In my case, however, I stopped updating it -- a long time ago, in fact! I'm not sure when it was that I stopped but it's running version 10.0.1 so around whenever that came out.

I'm quite aware of the "risks", however, so I don't use it for anything important. It's the device I grab whenever I'm gonna sit and browse HN, catch up on the news, or read some technical documents / papers. I don't really use any apps besides other than Safari and iBooks (I was going to install Firefox for iOS a while back but couldn't as it required a newer version).

About a year or two ago, I did look into updating it to a newer version, but I didn't want to install the newest version as I was afraid I'd be unhappy with either it or its performance and be unable to downgrade / rollback. Upgrading to any version other than the latest simply isn't an option, apparently, even "manually" using iTunes with locally downloaded ".ipsw" files (which were downloaded when they were released and so had valid signatures, etc.). Apple wouldn't let me update it to the last version of iOS 13, for example, so I decided it'll be running 10.0.1 until either it dies or becomes unusable (due to being so far behind).

Similarly, I'm still using the iPhone 6S that I've had for several years -- it is kept up-to-date, though!

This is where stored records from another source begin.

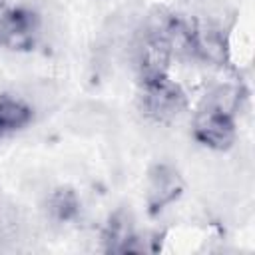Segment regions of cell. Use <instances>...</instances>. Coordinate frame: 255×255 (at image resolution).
<instances>
[{
	"mask_svg": "<svg viewBox=\"0 0 255 255\" xmlns=\"http://www.w3.org/2000/svg\"><path fill=\"white\" fill-rule=\"evenodd\" d=\"M239 94L233 88H217L211 92L193 116V137L213 151H225L237 135L235 108Z\"/></svg>",
	"mask_w": 255,
	"mask_h": 255,
	"instance_id": "6da1fadb",
	"label": "cell"
},
{
	"mask_svg": "<svg viewBox=\"0 0 255 255\" xmlns=\"http://www.w3.org/2000/svg\"><path fill=\"white\" fill-rule=\"evenodd\" d=\"M137 102L141 114L155 124H167L181 116L187 108V96L183 88L167 74L139 80Z\"/></svg>",
	"mask_w": 255,
	"mask_h": 255,
	"instance_id": "7a4b0ae2",
	"label": "cell"
},
{
	"mask_svg": "<svg viewBox=\"0 0 255 255\" xmlns=\"http://www.w3.org/2000/svg\"><path fill=\"white\" fill-rule=\"evenodd\" d=\"M42 22L36 10L26 6L0 10V48L10 52H30L40 40Z\"/></svg>",
	"mask_w": 255,
	"mask_h": 255,
	"instance_id": "3957f363",
	"label": "cell"
},
{
	"mask_svg": "<svg viewBox=\"0 0 255 255\" xmlns=\"http://www.w3.org/2000/svg\"><path fill=\"white\" fill-rule=\"evenodd\" d=\"M183 189L185 185L177 169H173L167 163H155L147 171L145 179V203L149 215H157L165 207L175 203L181 197Z\"/></svg>",
	"mask_w": 255,
	"mask_h": 255,
	"instance_id": "277c9868",
	"label": "cell"
},
{
	"mask_svg": "<svg viewBox=\"0 0 255 255\" xmlns=\"http://www.w3.org/2000/svg\"><path fill=\"white\" fill-rule=\"evenodd\" d=\"M171 58L173 54L167 40L161 36V32L153 24H149L145 34L135 44V68H137L139 80L167 74Z\"/></svg>",
	"mask_w": 255,
	"mask_h": 255,
	"instance_id": "5b68a950",
	"label": "cell"
},
{
	"mask_svg": "<svg viewBox=\"0 0 255 255\" xmlns=\"http://www.w3.org/2000/svg\"><path fill=\"white\" fill-rule=\"evenodd\" d=\"M104 249L108 253H139L143 251V245L139 243V235L133 229L131 219L126 213H116L110 217L104 235Z\"/></svg>",
	"mask_w": 255,
	"mask_h": 255,
	"instance_id": "8992f818",
	"label": "cell"
},
{
	"mask_svg": "<svg viewBox=\"0 0 255 255\" xmlns=\"http://www.w3.org/2000/svg\"><path fill=\"white\" fill-rule=\"evenodd\" d=\"M34 120V110L28 102L12 94H0V137L24 129Z\"/></svg>",
	"mask_w": 255,
	"mask_h": 255,
	"instance_id": "52a82bcc",
	"label": "cell"
},
{
	"mask_svg": "<svg viewBox=\"0 0 255 255\" xmlns=\"http://www.w3.org/2000/svg\"><path fill=\"white\" fill-rule=\"evenodd\" d=\"M80 207H82V203H80L78 193L68 185H60V187L52 189L46 197L48 217L60 225L74 221L80 215Z\"/></svg>",
	"mask_w": 255,
	"mask_h": 255,
	"instance_id": "ba28073f",
	"label": "cell"
},
{
	"mask_svg": "<svg viewBox=\"0 0 255 255\" xmlns=\"http://www.w3.org/2000/svg\"><path fill=\"white\" fill-rule=\"evenodd\" d=\"M4 2H6V0H0V10H4Z\"/></svg>",
	"mask_w": 255,
	"mask_h": 255,
	"instance_id": "9c48e42d",
	"label": "cell"
}]
</instances>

Ironically, I ordered both a new iPad and a new iPhone about 15 months ago (December 2020). I did finally open up the new iPhone recently, but I still haven't switched over to it; it's still sitting there at the initial "Hello" setup / welcome screen! The new iPad, however, has been sitting on a shelf, still in the unopened box, since it arrived.


Set up apache2 server, set to show file listings. Amass video folder full of x264 Profile 3.1 & AAC videos and link to apache root. Point old iDevice at server with mobile Safari browser. Browse and view movies on old iDevice across wifi forever.


Where do you intend to use it? I have an older Fire tablet that, while never fast to begin with, is frustrating slow. Ive been using it to remote into my desktop, and want to experiment running linux/windows/android/chromeOs or something in a VM and rdp into it.


I don't know what the jailbreaking scene looks like now but it was amazing almost a decade ago. It's probably worth a try.